Zur Ambivalenz gehört, dass Süß sich auf Spitzel und Geheimpolizisten stützt, Oppositionelle verhaften und foltern lässt. Die Gestapo war aber ein Machtinstrument der Nazis. Wie solche Projektionen des eigenen Verhaltens auf eine andere Gruppe auf nicht-jüdische Zuschauer wirkten, die auch wissen mussten, dass hier das NS-Regime beschrieben wird und nicht die Juden, ist zu wenig erforscht. War das subversiv? Oder wurden die Juden als Sündenböcke für etwas instrumentalisiert, das zur Gewaltherrschaft der Nazis gehörte und nun der jüdischen Weltverschwörung angelastet wurde? Man weiß darüber wenig.

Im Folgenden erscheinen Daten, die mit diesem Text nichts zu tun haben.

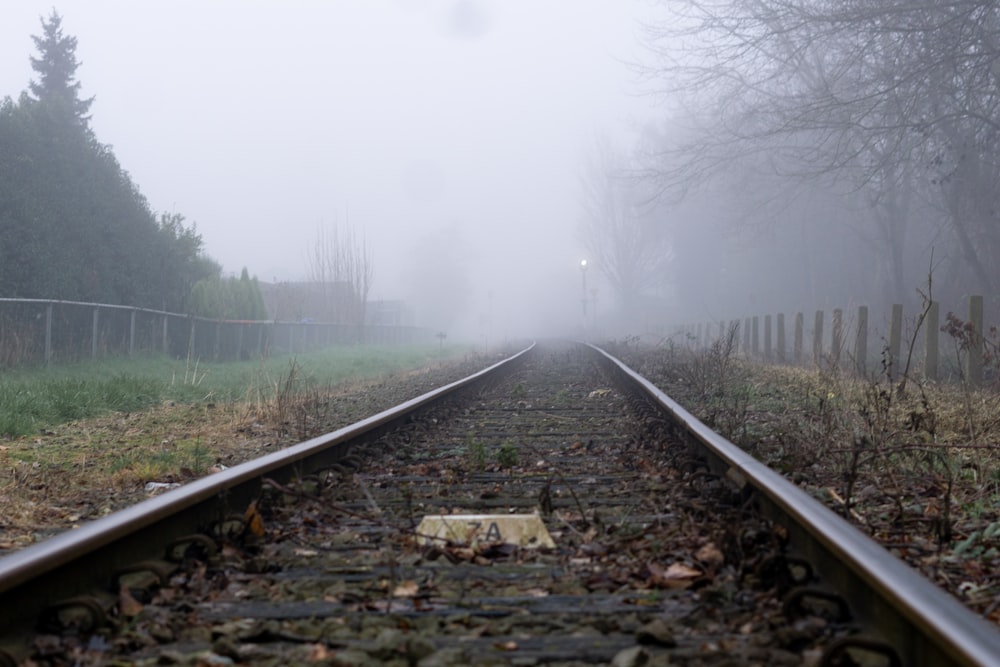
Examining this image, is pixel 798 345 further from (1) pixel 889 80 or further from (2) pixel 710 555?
(2) pixel 710 555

Die gleichgeschaltete deutsche Filmkritik jedenfalls war dafür da, die ambivalenten Teile von Jud Süß im Sinne der Nazis zu deuten und dem Publikum zu sagen, wie es den Film sehen sollte. Goebbels' Ministerium gab den Zeitschriftendienst heraus, dem die Redaktionen entnehmen konnten, wie ein Film zu interpretieren war. Dort war zu lesen, dass Süß darauf aus sei, "nicht nur für sich, sondern auch für alle im Umkreis wohnenden Rassegenossen Vorteile herauszuschlagen". Die Kritiker wurden aufgefordert, diesen den Juden zugeschriebenen, zu Lasten der Arier gehenden "Volksegoismus" in den Mittelpunkt ihrer Betrachtungen zu stellen:

Es ist die Aufgabe der Zeitschriften, diese typisch jüdische Manier besonders hervorzuheben und den Film zum Anlaß zu nehmen, in unserem Volke vielleicht auch durch weitere Beispiele die Meinung zu erhärten, daß jeder Jude, auch wenn er noch so großartige Motive vorschiebt, immer nur sein eigenes Wohl und das seiner Rassegenossen im Auge hat.

Die Kritiker kamen dem brav nach. "Harlan", stand in der Filmwelt (20.9.1940), "hat Stoff und Film aus dem Dämmer der Jahrhunderte in das grelle Licht der Gegenwart gerückt: unsere Zeit spürte wie die damalige tausendfach und unbarmherzig das ‚Wirken' des Judentums, für das alles - Land, Mensch, Leben - nur Geschäft war [...]." Hier noch der gruseligste Satz dieser Filmkritik: "Nicht jeder aber ward, wie Jud Süß, gehängt." Da war, hieß das, noch viel zu tun. Dazu einige Daten:

  • 22. Juni 1941. Die Wehrmacht überfällt die Sowjetunion. Ihr folgen die "Einsatzgruppen", die Juden, Zigeuner und Kommunisten liquidieren.
  • 31. Juli. Göring befiehlt Heydrich, eine "umfassende Lösung" der "Judenfrage" vorzubereiten.
  • 1. September. Von nun an müssen auch alle jüdischen Bürger des Deutschen Reichs ab 6 Jahren einen gelben Stern tragen (in Polen war der Stern schon früher eingeführt worden).
  • 3. September. In Auschwitz wird erstmals mit Zyklon B experimentiert.
  • 14. Oktober. Beginn der Massendeportationen von Juden aus dem Gebiet des Deutschen Reiches in die im Osten eingerichteten Ghettos.
  • 20. Januar 1942. Auf der Wannsee-Konferenz wird die "Endlösung" beschlossen.
  • 30. Januar. Hitler hält eine Rede, in der er sagt, der Krieg könne nur damit enden, dass entweder die arische Rasse ausgerottet werde oder aber alle Juden aus Europa entfernt würden. Februar. Beginn der Deportation der Juden in die Vernichtungslager.
  • 23. Juni. In Auschwitz beginnt die systematische Ermordung der jüdischen Häftlinge mit dem Blausäure-Gas Zyklon B.